In a press release, the EU explained its motivations behind the sanctions. “They are meant to persuade Iran to engage constructively by negotiating seriously and addressing the concerns of the international community,” said the statement.
While Iran has claimed it has no intention to use nuclear power for military purposes, both Europe and the United States have refused to lift sanctions.
However, Iranian foreign ministry spokesman Ramin Mehmanparast said the new sanctions will not force Iran to stop enriching uranium to make nuclear fuel.
“These pressures are illogical, inhuman and without any principles and therefore futile and just strengthening the nation’s solidarity,” Mehmanparast told reporters in Tehran on Tuesday.
The United States imposed restrictions on NIOC last month. A statement made in September by the House Committee on Foreign Affairs said that the NIOC was attempting to evade Western sanctions to sell oil. The company, Chairman Ileana Ros-Lehtinen writes, “reflags and renames its vessels to hide their true ownership and engages in the same deceptive practices for which the Islamic Republic of Iran Shipping Line was sanctioned in 2010.”
Professor of economics at Boston University in London, Parvin Alizadeh told Al Jazeera, “These are the most far reaching sanctions since sanctions on the import of oil in July.”

Reasoning data on scene geometry

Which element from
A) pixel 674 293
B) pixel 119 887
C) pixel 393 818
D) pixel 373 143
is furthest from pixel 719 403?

PROBLEM REQUIREMENTS:
In the news excerpt on sanctions against Iran, what did the September statement by the House Committee on Foreign Affairs say the NIOC was attempting to do?

SOLUTION BELOW:
It was attempting to evade Western sanctions to sell oil.